----- Extracted material
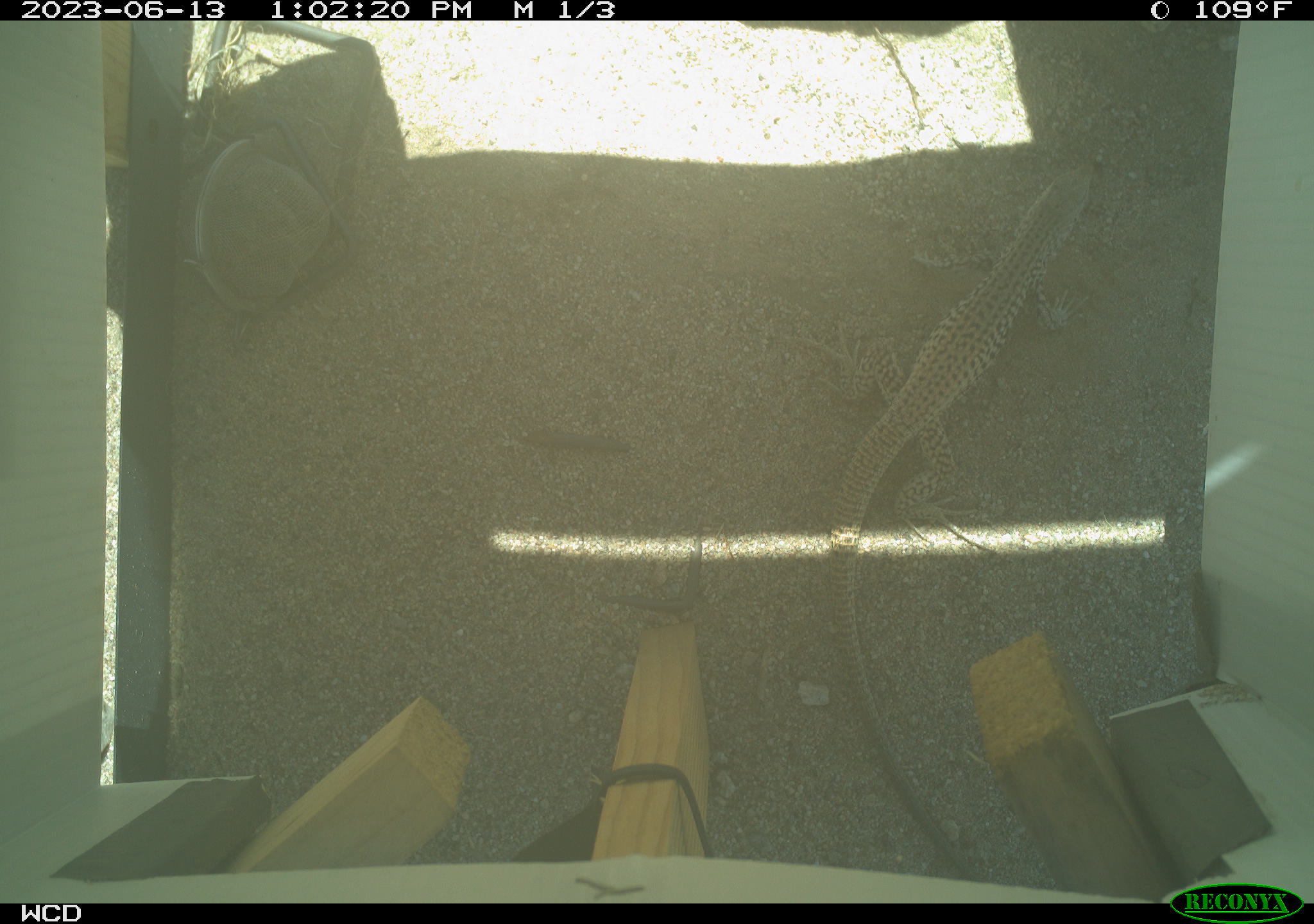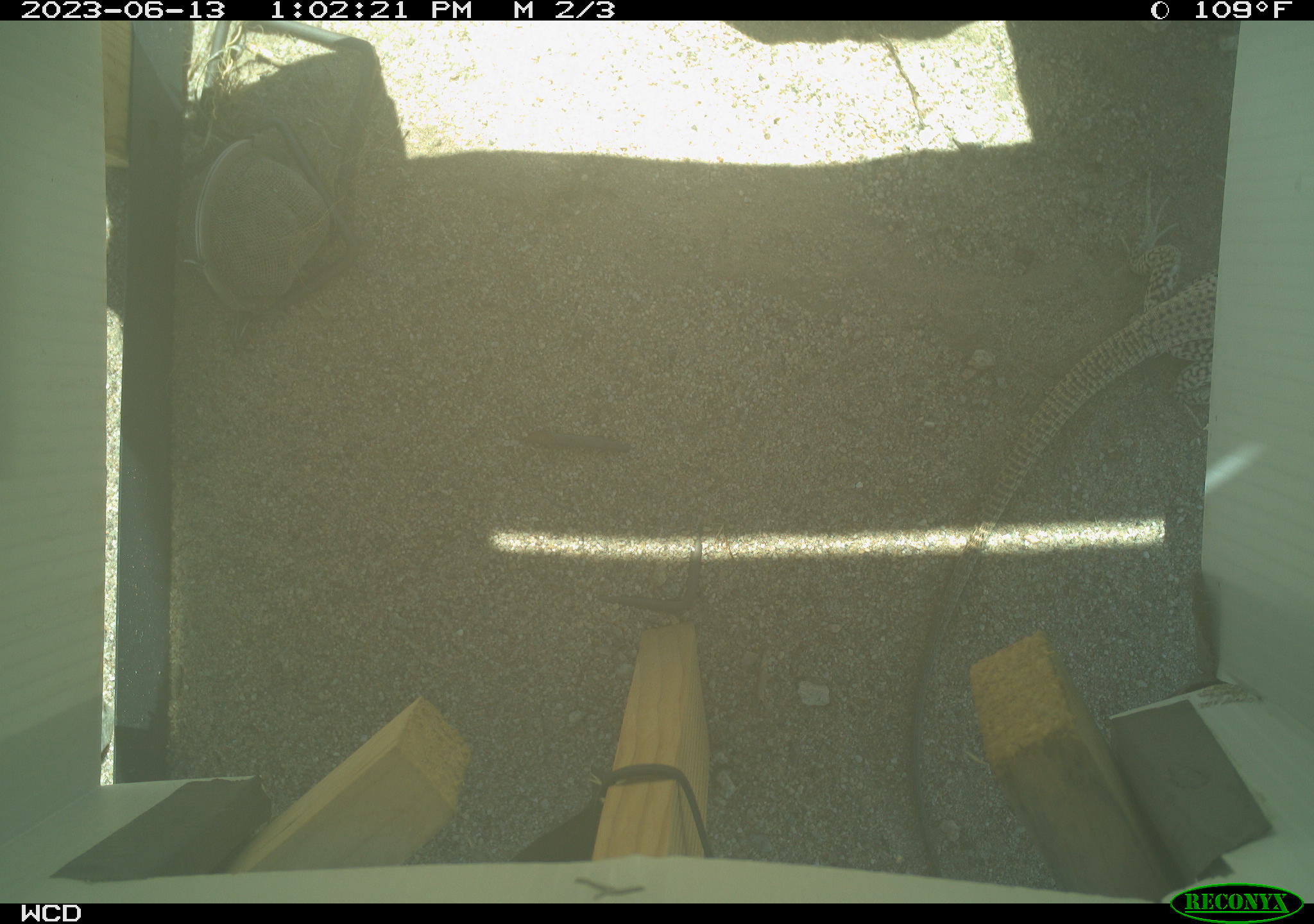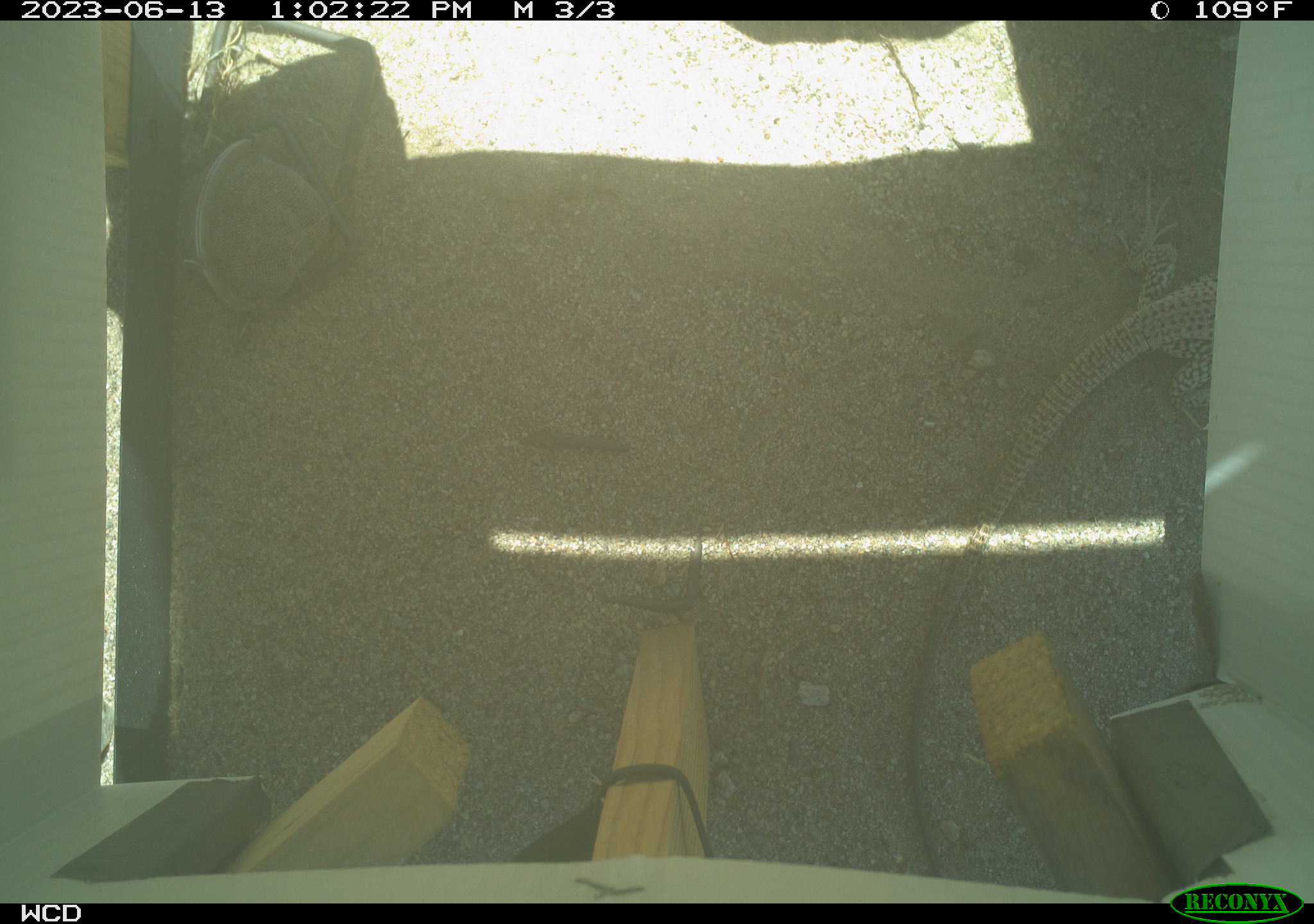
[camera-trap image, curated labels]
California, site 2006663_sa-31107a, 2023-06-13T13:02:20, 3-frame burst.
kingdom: Animalia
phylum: Chordata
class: Reptilia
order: Squamata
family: Teiidae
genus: Aspidoscelis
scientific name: Aspidoscelis tigris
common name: western whiptail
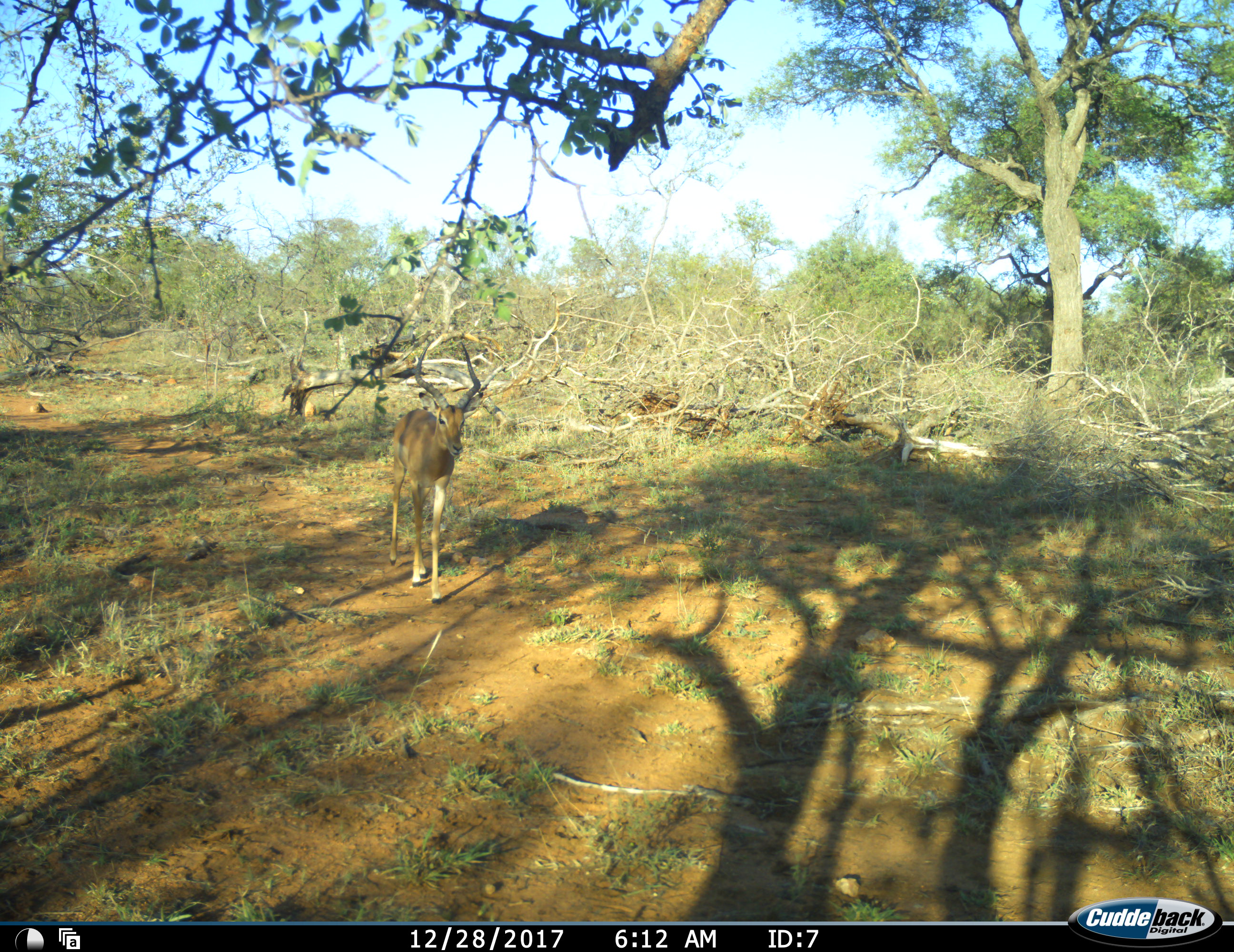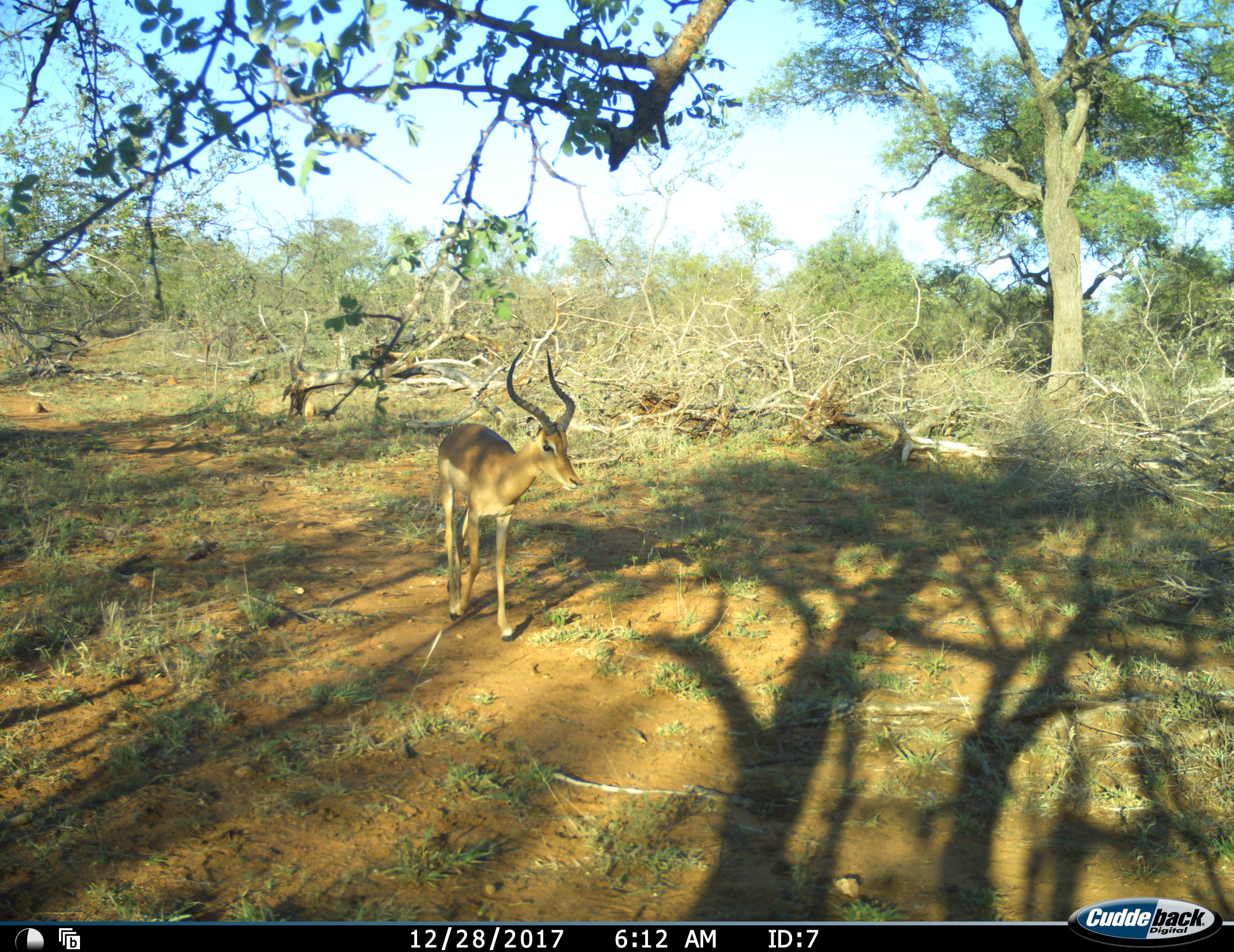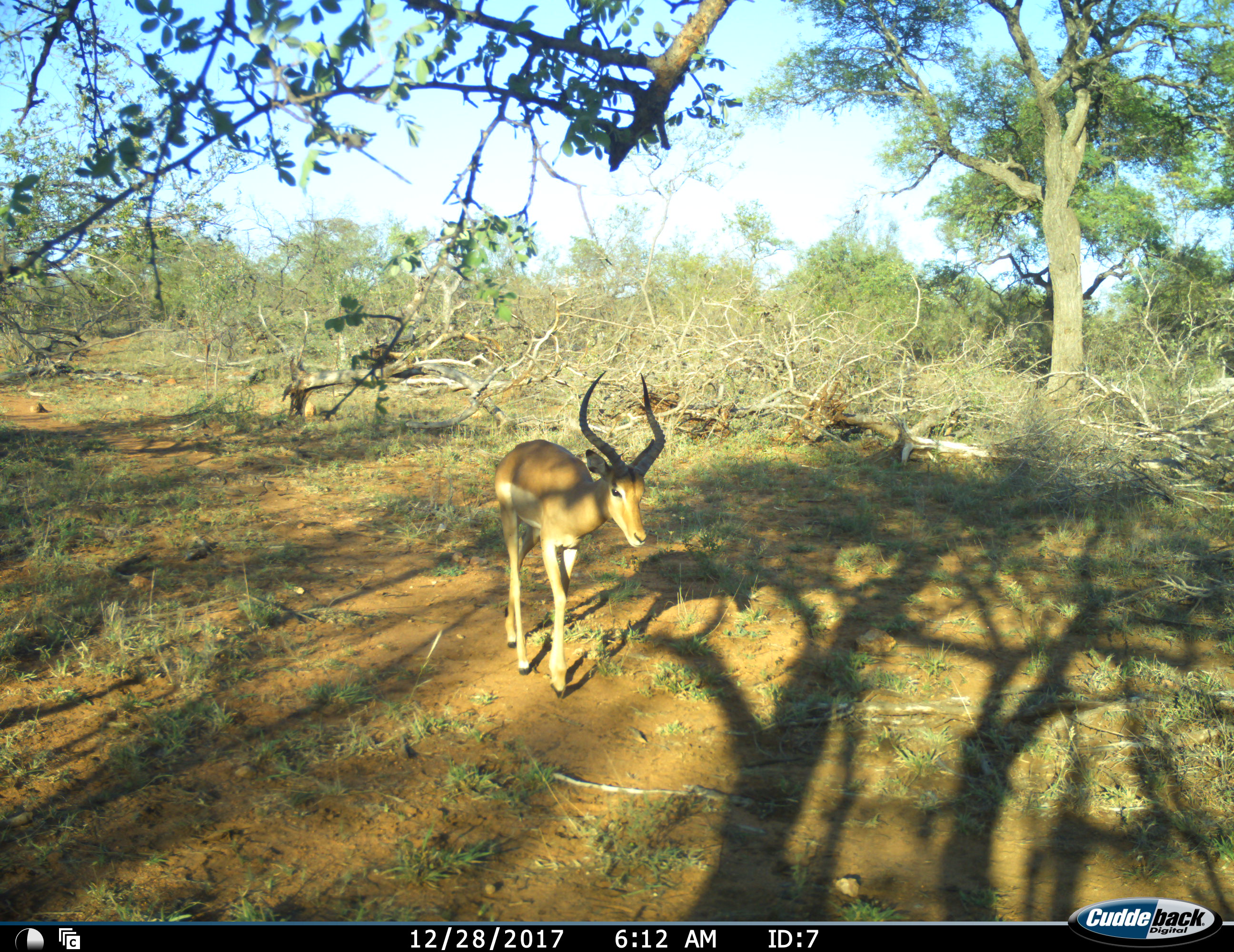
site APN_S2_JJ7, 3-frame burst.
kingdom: Animalia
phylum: Chordata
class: Mammalia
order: Artiodactyla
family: Bovidae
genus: Aepyceros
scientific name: Aepyceros melampus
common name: impala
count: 1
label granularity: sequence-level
----------
Task: Any picture in the listing is to be omitted. Return exactly the lines from the one containing "class: Reptilia" through its last line, both included, and only those.

Solution to the problem:
class: Reptilia
order: Squamata
family: Teiidae
genus: Aspidoscelis
scientific name: Aspidoscelis tigris
common name: western whiptail
site APN_S2_JJ7, 3-frame burst.
kingdom: Animalia
phylum: Chordata
class: Mammalia
order: Artiodactyla
family: Bovidae
genus: Aepyceros
scientific name: Aepyceros melampus
common name: impala
count: 1
label granularity: sequence-level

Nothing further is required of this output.